Уходят, оставляя за собой хвост ароматов.
Здыхлик стоит возле сломанного стула. На стуле гора рюкзаков – со значками, с заклепками, с надписями. Мимо идут школьники. Потом мимо не идут уже, а бегут – скоро звонок. Потом никто не бежит – звонок прозвенел, все уже прибежали. Один Здыхлик, маленький и жалкий, стоит в пустом затхлом коридоре и стережет чужие рюкзаки.
Шум. Идут. Если заберут сумки быстро, можно будет успеть на остаток физкультуры, и прогула не будет. Урок только начался.
Что-то не то.
– Не, ну а че я мог сделать, ну?
– Не, ну в натуре ниче.
– Во, блин, попали. Откуда они вообще взялись?
– А много взяли?
– Да в этом, что ли, дело?! Нам же никто больше ничего теперь не доверит!
Топают, шаркают, пахнут, разбирают свои сумки. Носатый с усиками тревожно пыхтит. Мячика при нем больше нет.
– Э, Здыхлик, а может, ты беду приносишь, а? До сих пор все нормально было!
Здыхлик втягивает голову в плечи.
– Ладно, че ты гонишь, пойдем. Фигня, прорвемся.
Не прорветесь, мальчики. Если у меня получилось, вы больше никогда никуда не прорветесь. По крайней мере, один из вас.
Я приношу беду.
Я плохой человек?
Неважно. Сейчас это неважно. Важно сейчас не опоздать на физкультуру.
В раздевалке уже пусто. Быстро достать из ранца футболку, треники (уже тесноваты, но еще можно поносить), кроссовки (эти, наоборот, велики – примотать к ногам шнурками). Пиджак и рубашку на вешалку, брюки на скамейку – давай, Здыхлик, быстрее, быстрее!

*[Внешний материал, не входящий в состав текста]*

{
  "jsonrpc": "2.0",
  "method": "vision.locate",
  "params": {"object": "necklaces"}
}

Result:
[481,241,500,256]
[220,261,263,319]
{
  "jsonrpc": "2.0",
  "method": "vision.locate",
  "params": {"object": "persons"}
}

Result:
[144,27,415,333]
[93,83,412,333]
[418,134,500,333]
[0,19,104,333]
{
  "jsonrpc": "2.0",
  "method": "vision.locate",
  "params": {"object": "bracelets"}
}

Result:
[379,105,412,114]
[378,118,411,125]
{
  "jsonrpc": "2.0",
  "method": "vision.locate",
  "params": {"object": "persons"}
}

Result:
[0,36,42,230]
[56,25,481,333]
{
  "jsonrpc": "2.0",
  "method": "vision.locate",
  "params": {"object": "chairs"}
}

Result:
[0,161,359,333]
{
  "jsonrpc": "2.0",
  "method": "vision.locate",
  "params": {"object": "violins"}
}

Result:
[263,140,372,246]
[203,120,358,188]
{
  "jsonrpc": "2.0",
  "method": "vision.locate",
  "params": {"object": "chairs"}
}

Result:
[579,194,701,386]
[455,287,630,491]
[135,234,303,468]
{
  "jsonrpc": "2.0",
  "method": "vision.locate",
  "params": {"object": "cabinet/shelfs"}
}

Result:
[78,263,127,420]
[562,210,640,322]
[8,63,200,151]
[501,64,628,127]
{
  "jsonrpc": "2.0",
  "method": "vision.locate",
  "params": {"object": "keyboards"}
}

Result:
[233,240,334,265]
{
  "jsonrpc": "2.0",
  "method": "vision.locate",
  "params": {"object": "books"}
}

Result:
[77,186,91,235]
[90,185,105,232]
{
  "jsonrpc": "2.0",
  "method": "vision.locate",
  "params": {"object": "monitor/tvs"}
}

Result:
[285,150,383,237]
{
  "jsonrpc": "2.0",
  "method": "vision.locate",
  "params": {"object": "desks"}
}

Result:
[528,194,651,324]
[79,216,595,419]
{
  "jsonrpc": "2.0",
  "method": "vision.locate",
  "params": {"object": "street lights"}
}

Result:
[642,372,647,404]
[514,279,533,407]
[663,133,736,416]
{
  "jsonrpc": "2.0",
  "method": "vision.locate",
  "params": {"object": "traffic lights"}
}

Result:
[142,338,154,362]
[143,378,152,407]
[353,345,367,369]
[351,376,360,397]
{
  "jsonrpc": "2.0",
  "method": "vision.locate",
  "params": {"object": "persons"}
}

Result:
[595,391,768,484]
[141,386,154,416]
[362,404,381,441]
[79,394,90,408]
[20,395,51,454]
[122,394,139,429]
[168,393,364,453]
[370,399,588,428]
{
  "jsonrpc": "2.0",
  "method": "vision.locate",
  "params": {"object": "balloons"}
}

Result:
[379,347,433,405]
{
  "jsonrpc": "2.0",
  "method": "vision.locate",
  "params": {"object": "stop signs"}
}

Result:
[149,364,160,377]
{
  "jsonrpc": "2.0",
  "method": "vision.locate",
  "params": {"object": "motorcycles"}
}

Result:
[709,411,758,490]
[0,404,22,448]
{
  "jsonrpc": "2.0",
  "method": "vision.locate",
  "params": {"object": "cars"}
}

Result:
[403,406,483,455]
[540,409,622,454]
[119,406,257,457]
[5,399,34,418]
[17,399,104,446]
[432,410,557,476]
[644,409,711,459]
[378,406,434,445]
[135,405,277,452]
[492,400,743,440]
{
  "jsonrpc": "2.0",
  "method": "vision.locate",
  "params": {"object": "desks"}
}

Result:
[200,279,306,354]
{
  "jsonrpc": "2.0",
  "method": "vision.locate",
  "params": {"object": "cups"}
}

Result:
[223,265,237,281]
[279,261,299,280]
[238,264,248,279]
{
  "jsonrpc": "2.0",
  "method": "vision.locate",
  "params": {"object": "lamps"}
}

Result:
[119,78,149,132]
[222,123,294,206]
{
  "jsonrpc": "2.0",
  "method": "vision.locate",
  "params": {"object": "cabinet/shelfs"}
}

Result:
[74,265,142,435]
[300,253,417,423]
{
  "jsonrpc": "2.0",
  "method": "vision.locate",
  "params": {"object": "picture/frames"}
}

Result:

– Так, вот и недостающий игрок в одну из команд, – приветствует его физрук. – А вы, ребята, переживали, что вас меньше. Теперь поровну. Вон туда иди, ну, живенько.
Здыхлик, заплетаясь в кроссовках, бредет к своей команде. Команда охает и стонет на разные голоса.
– Ну вот зачем ты пришел? Тебя же не было, откуда ты взялся?
– Елки, Здыхлик, хоть бы ты ногу, что ли, подвернул. Или умер вообще.
Зато другая команда заранее празднует победу – испускает радостные вопли и хлопает в два десятка ладошек.
Физрук свистит. Здыхлика волокут куда-то за рукав, отпускают, подталкивают («Вот здесь стой, понял?»). Под потолком возникает мяч. Его отбивают глухими шлепками, бьют им об пол, бросают через сетку. Со стороны кажется: это совсем не сложно. Как же. Здыхлик уже знает: когда мяч полетит прямо на него, ничего сделать не получится. Пока что ребята успевают спасти мяч от Здыхлика, а Здыхлика от мяча. Давайте так и пройдет весь урок, пожалуйста!
А вот и он – неотвратимый, как смерть, мерзкий пупырчатый шар, весь в пыли с чужих кроссовок, летит и метит прямо в лицо. Здыхлик отворачивается и закрывает голову руками. Мяч бьет его по локтю, разочарованно отпрыгивает, стукается об пол. Вокруг Здыхлика снова раздаются стоны. С той стороны сетки ликуют.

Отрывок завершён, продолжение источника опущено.